Jshell is a command line interface to evaluate the java code snippets. Normally, it is called REPL(Read Evaluate Print Loop). Jshell came in Java9. Jshell gives you a place where you can experiment first if it works then use that code for your work. It is an extremely good tool for prototyping and for those who are especially new to Java.
The main thing that we all should know is Jshell can understand two types of commands. First, The commands which we write for evaluation(Java snippets code) and handled by JVM. Second, The commands to Jshell itself which always starts with a slash(/).
Let’s go for little practical stuff so, that we can have a better understanding of how it actually works.
To start Jshell you just need to type jshell on the terminal(for Linux) then immediately you will enter into Jshell where you can explore new libraries and do many more things.
To exit from Jshell you just need to type /exit or /ex(These commands are starting from slash(/) if you noticed here so these are the Jshell commands) and if you want an immediate exit from Jshell press (CTRL + D).
So, let’s start from the basics, where we will evaluate the result of (1 + 1) and you will get the immediate result for the same and that result will be assigned to an implicit variable, with the name starting with a $ symbol, which actually Jshell creates for you.
The cool thing about Jshell is that for the first time in java you can skip the semicolon part at the time of declaring single line statements. You can see the imports by typing /imports.
If you want to add any extra module or jar in the Jshell you can add that very easily with the below commands:
For Module(This command will work only when starting Jshell):
jshell -v --add-modules java.net.http
jshell> /env -class-path /opt/libs/commonslang33.4.jar:/opt/libs/guava-19.0.jar
There are many more commands which Jshell accepts, we will cover some interesting commands here and you can see all the commands by just typing /help on the Jshell terminal :
You can get information on the current variables, methods, and types with the /vars, /methods, and /types commands, respectively. You can get a list of entered snippets with the /list command.

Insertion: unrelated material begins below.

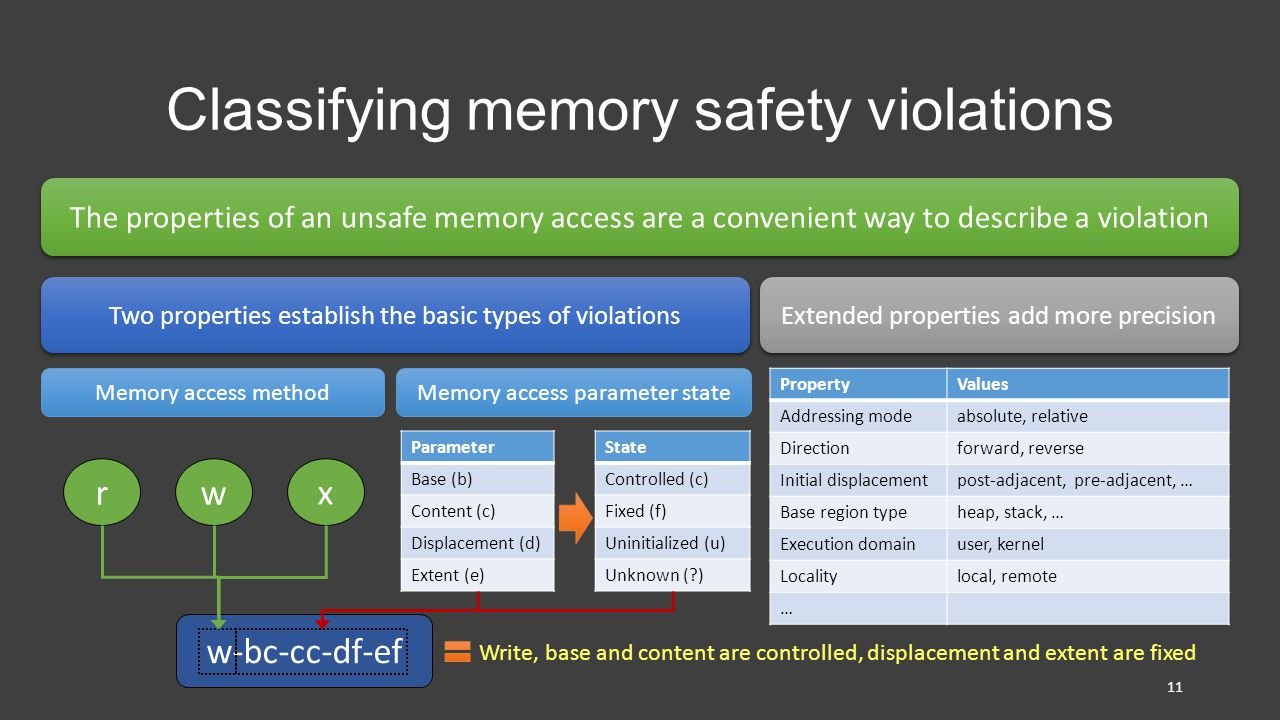 Classifying memory safety violations The properties of an unsafe memory access are a convenient way to describe a violation Two properties establish the basic types of violations Extended properties add more precision w-bc-cc-df-ef rw x Memory access method Memory access parameter state Parameter Base (b) Content (c) Displacement (d) Extent (e) State Controlled (c) Fixed (f) Uninitialized (u) Unknown ( ) PropertyValues Addressing modeabsolute, relative Directionforward, reverse Initial displacementpost-adjacent, pre-adjacent, … Base region typeheap, stack, … Execution domainuser, kernel Localitylocal, remote … 11 Write, base and content are controlled, displacement and extent are fixed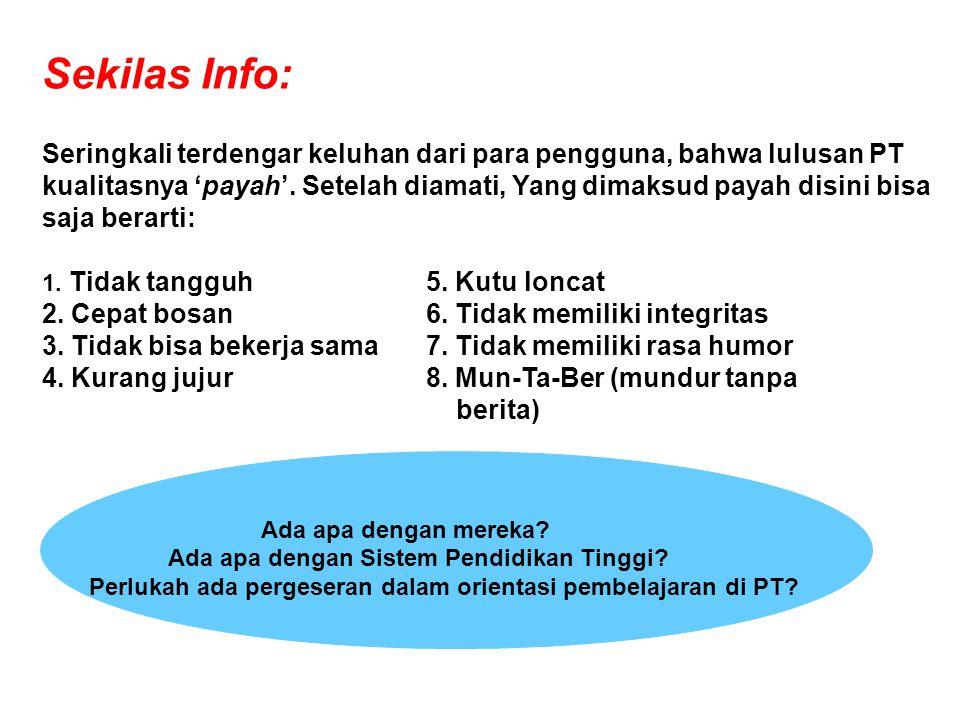 Sekilas Info:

Now, I would like to discuss one more feature of Jhsell(Only Jshell REPL provides this) which I really like and is helpful as well.
We will cover this feature by an example, suppose you declared one String and you want to apply a method on that string which is charAt() and you don’t know the signature of this method but you want to use this so, in this case, if you are using Jshell then just type String and then method name and after that just press the tab key it will give you the signature of that method.
And if you press tab again it will give you the documentation as well, isn’t it amazing?
I hope this blog was enjoyable, and you have gained a basic understanding of how to start working with Jshell.